» What is being asked
Copy each record exactly and skip its pictures.

(Brief descriptive captions)
'''

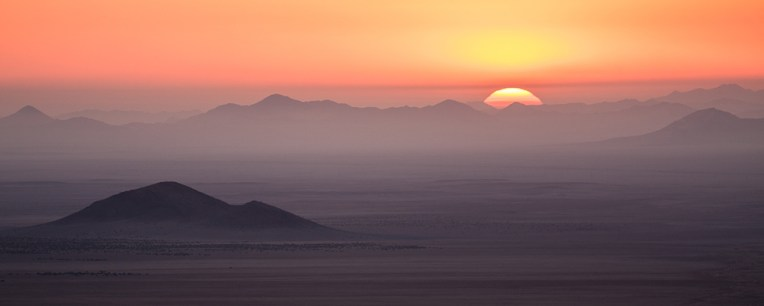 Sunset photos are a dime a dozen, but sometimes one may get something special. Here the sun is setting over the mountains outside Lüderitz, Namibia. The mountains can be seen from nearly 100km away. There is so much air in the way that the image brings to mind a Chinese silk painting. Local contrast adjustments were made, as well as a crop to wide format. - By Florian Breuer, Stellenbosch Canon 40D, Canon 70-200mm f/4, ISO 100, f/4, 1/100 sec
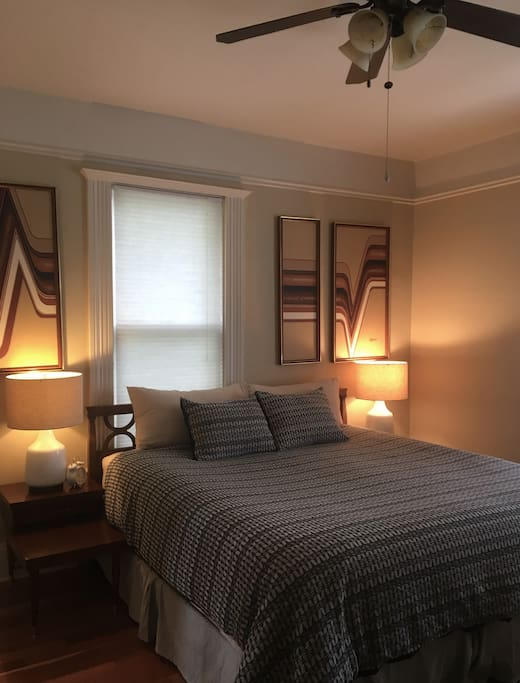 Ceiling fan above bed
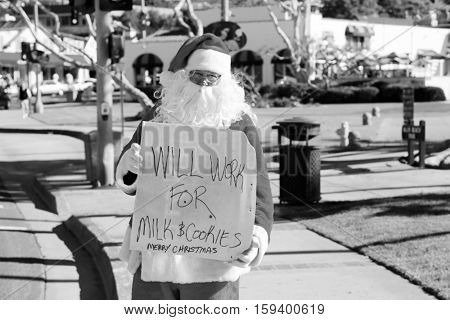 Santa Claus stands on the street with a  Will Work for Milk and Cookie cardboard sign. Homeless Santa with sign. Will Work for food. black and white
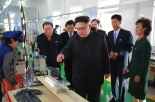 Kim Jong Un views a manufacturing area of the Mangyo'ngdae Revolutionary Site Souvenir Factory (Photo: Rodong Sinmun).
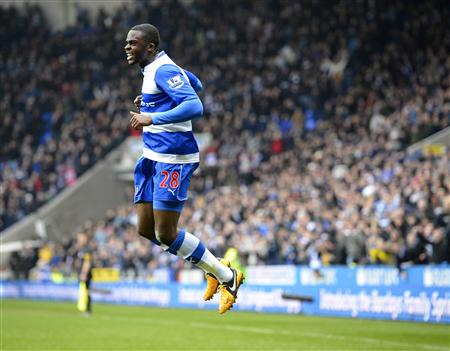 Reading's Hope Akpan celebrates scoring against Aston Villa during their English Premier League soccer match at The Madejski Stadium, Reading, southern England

'''

» Response to this exercise
 Sunset photos are a dime a dozen, but sometimes one may get something special. Here the sun is setting over the mountains outside Lüderitz, Namibia. The mountains can be seen from nearly 100km away. There is so much air in the way that the image brings to mind a Chinese silk painting. Local contrast adjustments were made, as well as a crop to wide format. - By Florian Breuer, Stellenbosch Canon 40D, Canon 70-200mm f/4, ISO 100, f/4, 1/100 sec
 Ceiling fan above bed
 Santa Claus stands on the street with a  Will Work for Milk and Cookie cardboard sign. Homeless Santa with sign. Will Work for food. black and white
 Kim Jong Un views a manufacturing area of the Mangyo'ngdae Revolutionary Site Souvenir Factory (Photo: Rodong Sinmun).
 Reading's Hope Akpan celebrates scoring against Aston Villa during their English Premier League soccer match at The Madejski Stadium, Reading, southern England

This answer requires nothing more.